Sunday, June 9, 2013

Vivacious Vanguard

'Vanguard'
As the first flush of roses dissipates here on the prairie, I've been disappointed by a few "new-to-me" roses and surprised and delighted by several, but there have been none yet that I've been happier with than a little-acclaimed Hybrid Rugosa named 'Vanguard'.

'Vanguard' is a 1932 rose bred by  Glendon A. Stevens, a little-known rosarian from Pennsylvania.  'Vanguard' is a breeding of  a seedling of R. wichuraiana and R. rugosa 'Alba' crossed with the old Hybrid Tea 'Eldorado'.  Although there have been two recent more roses named 'Eldorado',  the parent of 'Vanguard' must have been the orange-blend 1923 Pernetiana Hybrid Tea by Howard and Smith.  'Vanguard' was introduced by Jackson & Perkins and is officially described as salmon-orange, with pink edges.  I can't figure out why the rose is not better known, but perhaps it is because little is written about it and some of that is not positive.  Peter Beales, in Classic Roses, describes it as "a vigorous shrub, rather untypically Rugosa, and well-foliated with glossy, bronze green leaves." Suzy Verrier, in Rosa Rugosa, doesn't say a lot that is complimentary about the rose, claiming it is barely hardy in her climate and has excessive winterkill. In a comment on helpmefind.com, Paul Barden said "it leaves a great deal to be desired, in my opinion."   Osborne sand Powning do list it in Hardy Roses, but hardy to only zone 5.  Helpmefind.com lists it as hardy to 4B.  I can only add that it had no winter die-back at all here in 6A in its first winter.

Truthfully, to my eye, the rose is a blend of pinks, oranges, and yellows, varying with the weather. Flowers seem to be more pink in colder and wetter weather and yellow as the day warms.  The blossoms start out with Hybrid-Tea form, but then open up huge, just huge, about 5 inches across, borne singly or in pairs, and mildly double with about 25 petals.  It has a strong and sweet Rugosa-type fragrance and sparse but sharp thorns.  It is labeled as once blooming by Verrier, with rare rebloom by Paul Barden, but repeat-blooming by Beales and in Hardy Roses.  The websites of Rogue Valley Roses, from which I obtained my rose, and Vintage Roses also both list it as a mild rebloomer, so I do have some hope that Verrier and Barden were, for once, wrong and that I'll see late summer blooms of 'Vanguard'.  Perhaps this rose varies rebloom by the climate.  I don't know yet if 'Vanguard' forms hips, but some Rugosa-type large red hips would be a perfect Fall finish for the rose.

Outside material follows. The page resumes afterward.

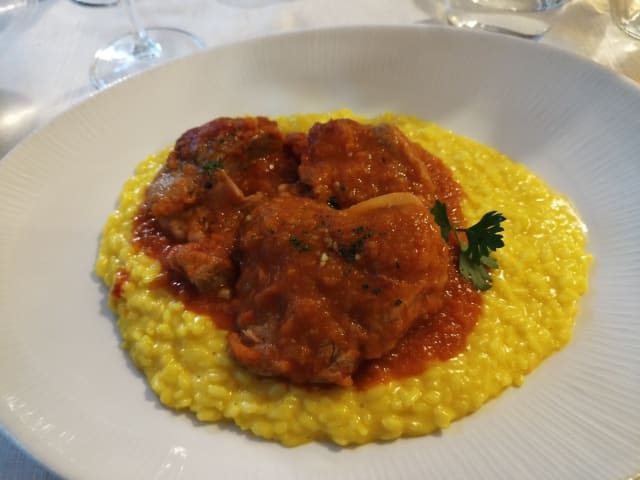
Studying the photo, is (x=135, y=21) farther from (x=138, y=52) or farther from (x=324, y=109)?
(x=324, y=109)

I think 'Vanguard' is going to become a very large rose here in Kansas, living up to its reported 10 foot height in the references.  My one-year-old specimen is already almost 5 foot tall, much taller than the 7 other roses planted in that bed at the same time.  It has a nice vase-like structure at this age and I can already see several new canes starting for next year.

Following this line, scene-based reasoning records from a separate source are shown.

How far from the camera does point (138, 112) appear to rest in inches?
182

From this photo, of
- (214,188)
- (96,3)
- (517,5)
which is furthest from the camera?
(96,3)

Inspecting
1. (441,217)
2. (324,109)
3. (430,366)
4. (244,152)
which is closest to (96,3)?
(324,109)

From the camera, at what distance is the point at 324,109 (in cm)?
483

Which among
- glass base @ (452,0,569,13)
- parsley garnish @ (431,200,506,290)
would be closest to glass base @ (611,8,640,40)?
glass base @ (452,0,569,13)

One of the biggest assets of this rose is surely going to be the mildly-rugose light green and completely disease free foliage. In fact, when a local professional horticulturist toured my garden looking for peonies to divide for the KSU rose garden, this rose's foliage caught his eye quickly and he had to stroll over to examine it closer.  'Vanguard' is reported to be rust susceptible, which could be an issue in some climates, but I've never seen rust on any rose in my garden. 

'Vanguard' won the ARS Dr. W. Van Fleet Medal in 1933 and the David Fuerstenberg Prize (ARS) in 1934.  It may not win any awards in your garden, but it has the "best of show in its first year" award from me this Summer.

2 comments:

  1. Jim, Vanguard is in its 6th year here and I can add some of my own observations. My plant is about nine feet tall, narrow, arching and self supporting. That disease-free foliage wouldn't be that way for long here in blackspot country. If unsprayed, the leaves yellow and drop until the plant is leafless except for the newer foliage on the tips of the canes. A bit of fungicide is a small price to pay, though. I'm sorry to report that my Vanguard has never thrown so much as a stray stunted summer flower. I love this rose despite its shortcomings, and it never fails to draw attention to itself when it is in flower. I'm glad you like it, too.

    ReplyDelete
    Replies
    1. Connie, thanks for the addition. I guess with a few more notes like that from other spots, I may better understand why Vanguard isn't in as much favor as I think it should be.